• PAGE TEXT
--

Intrusion Detection Systems: IDS vs IPS

IDS vs IPS: What Is the Difference?

An IDS monitors traffic and generates alerts. An IPS sits inline and can drop malicious packets before they reach the target. Many modern tools (Suricata, Snort) can operate in either mode.

Detection Methods

Signature-Based Detection

Compares traffic against a database of known attack patterns (signatures/rules):

# Suricata rule example: detect SSH brute force
alert ssh any any -> $HOME_NET 22 (msg:"SSH brute force attempt";
  flow:to_server,established; threshold:type both,track by_src,
  count 5,seconds 60; sid:1000001; rev:1;)

Pros: Low false positives for known attacks. Cons: Cannot detect novel (zero-day) attacks.

Anomaly-Based Detection

Establishes a baseline of normal behavior and flags deviations:

• Unusual traffic volumes
• New protocols or ports
• Abnormal connection patterns

Pros: Can detect unknown attacks. Cons: Higher false positive rate, requires tuning.

Popular IDS/IPS Tools

Quick Suricata Setup

# Install on Ubuntu
sudo apt install suricata

# Download ET Open rules
sudo suricata-update

# Run in IDS mode on interface eth0
sudo suricata -c /etc/suricata/suricata.yaml -i eth0

# View alerts
sudo tail -f /var/log/suricata/fast.log

Deployment Best Practices

• Start in IDS mode to tune rules before switching to IPS.
• Place sensors at network boundaries and between critical segments.
• Maintain updated rule sets — subscribe to Emerging Threats or Snort VRT.
• Feed alerts into a SIEM for correlation and incident response.
• Whitelist known-good traffic to reduce alert fatigue.

--

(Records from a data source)
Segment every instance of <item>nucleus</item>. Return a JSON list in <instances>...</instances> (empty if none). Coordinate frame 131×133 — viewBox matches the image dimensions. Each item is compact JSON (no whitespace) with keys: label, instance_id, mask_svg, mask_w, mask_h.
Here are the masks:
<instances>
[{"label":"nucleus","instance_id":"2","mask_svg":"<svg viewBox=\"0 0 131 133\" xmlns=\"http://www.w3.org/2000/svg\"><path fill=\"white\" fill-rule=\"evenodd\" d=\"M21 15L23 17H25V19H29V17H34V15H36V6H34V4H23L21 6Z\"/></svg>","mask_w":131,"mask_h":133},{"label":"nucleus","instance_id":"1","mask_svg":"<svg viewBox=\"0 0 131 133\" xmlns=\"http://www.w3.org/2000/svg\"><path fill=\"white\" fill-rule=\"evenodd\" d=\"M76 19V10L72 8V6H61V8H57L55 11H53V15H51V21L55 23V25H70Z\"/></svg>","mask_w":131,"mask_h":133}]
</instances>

--

Reproduce verbatim the passage of the intrusion detection text above that opens with the words containing "Compares traffic against" and closes with "novel (zero-day) attacks.".

• WRITTEN RESPONSE
Compares traffic against a database of known attack patterns (signatures/rules):

# Suricata rule example: detect SSH brute force
alert ssh any any -> $HOME_NET 22 (msg:"SSH brute force attempt";
  flow:to_server,established; threshold:type both,track by_src,
  count 5,seconds 60; sid:1000001; rev:1;)

Pros: Low false positives for known attacks. Cons: Cannot detect novel (zero-day) attacks.